A health professional who establishes an empathic bond of trust with their patients will help ensure the patients have better compliance to instructions and better health outcomes. However, there is an underlying problem with some health professionals being able to maintain their empathy when dealing with patients. Prior research has shown many medical students have "normal" levels of cognitive and affective empathy when entering medical school, as measured by the Jefferson Scale of Empathy (developed by Dr. M. Hojat) or the Balanced Emotional Empathy Scale (developed by Dr. A. Mehrabian), respectively.  However, for most students, the empathy scores markedly decline by the time they earn their MD or DO degree. The drop in empathy scores is usually accompanied by burnout when the health professionals enter practice.
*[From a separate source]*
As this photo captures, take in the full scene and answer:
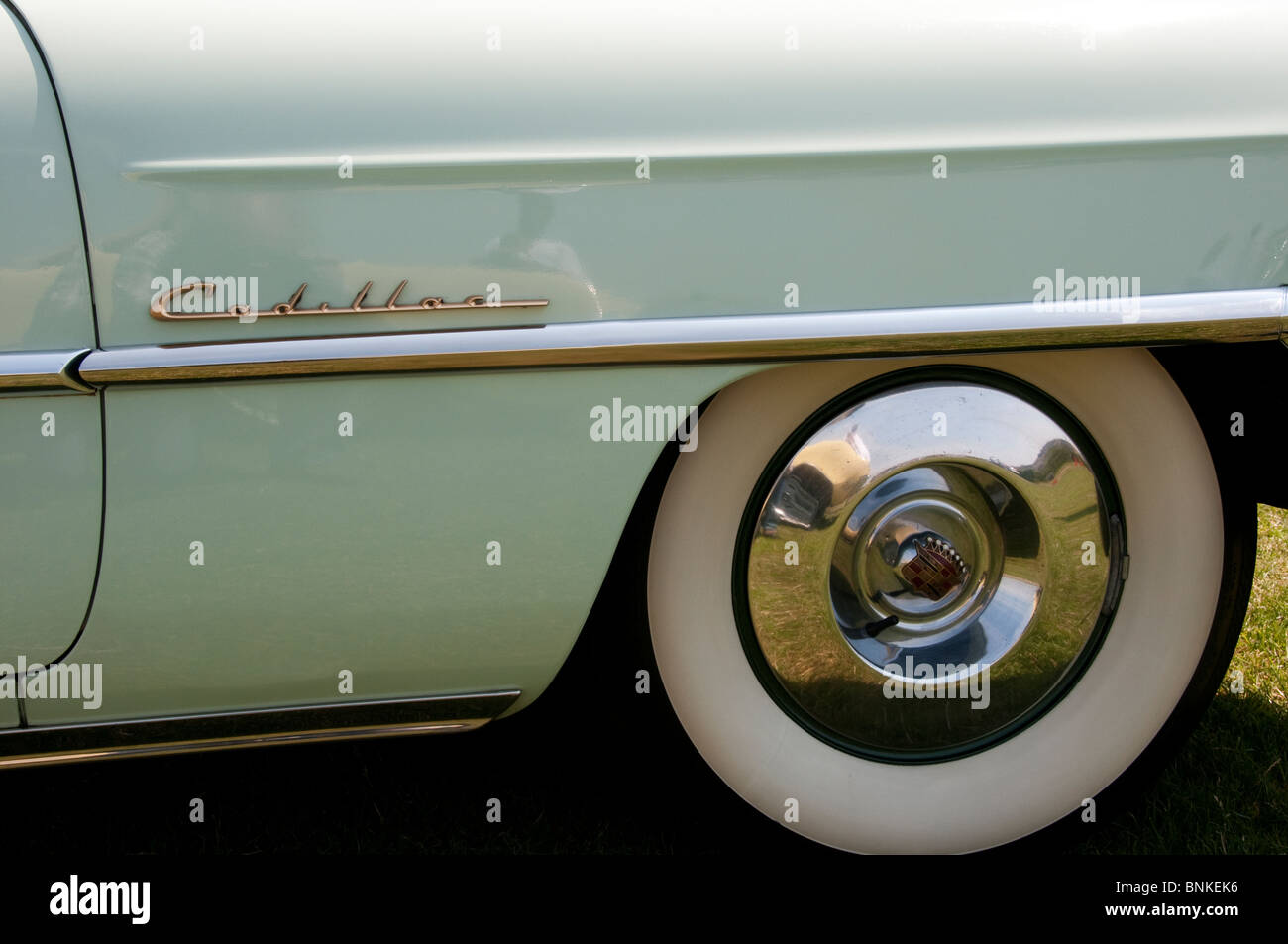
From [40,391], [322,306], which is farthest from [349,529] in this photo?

The COVID-19 pandemic has exacerbated the inability of many health professionals to show cognitive empathy to their patients, or blunt their affective empathy to reduce burnout rates. When this was written (August, 2020), health professionals around the world are overwhelmed by the sheer number of COVID-19 patients and the subsequent death rate. This focus session will provide some tools to begin to develop the skill set needed to teach empathic communication skills to current health professions students and those now in practice, as well as the skills needed to help reduce feelings of burnout in the work place for faculty and health professionals.

Research has shown that single session, or even several sessions, on how to increase cognitive empathy when communicating with patients improves communication skills. However, the results are very short lived, lasting only a few weeks to a few months at most. Many of the techniques used, e.g., role-playing scenarios, showing videos of good and bad health professional-patient interactions with a subsequent discussion of what went right or wrong, or using Balint sessions, are somewhat time-consuming. With the curriculum of most health professions already packed, what is needed, and will be provided in this focus session, is a more simple approach on how to improve empathic skills that can be taught and mastered quickly. This focus session will provide several skills to use during any patient-health professional interaction.  Another focus of the session will teach skills to help prevent burnout; since maintaining cognitive empathy, while blunting affective empathy, reduces burnout rates.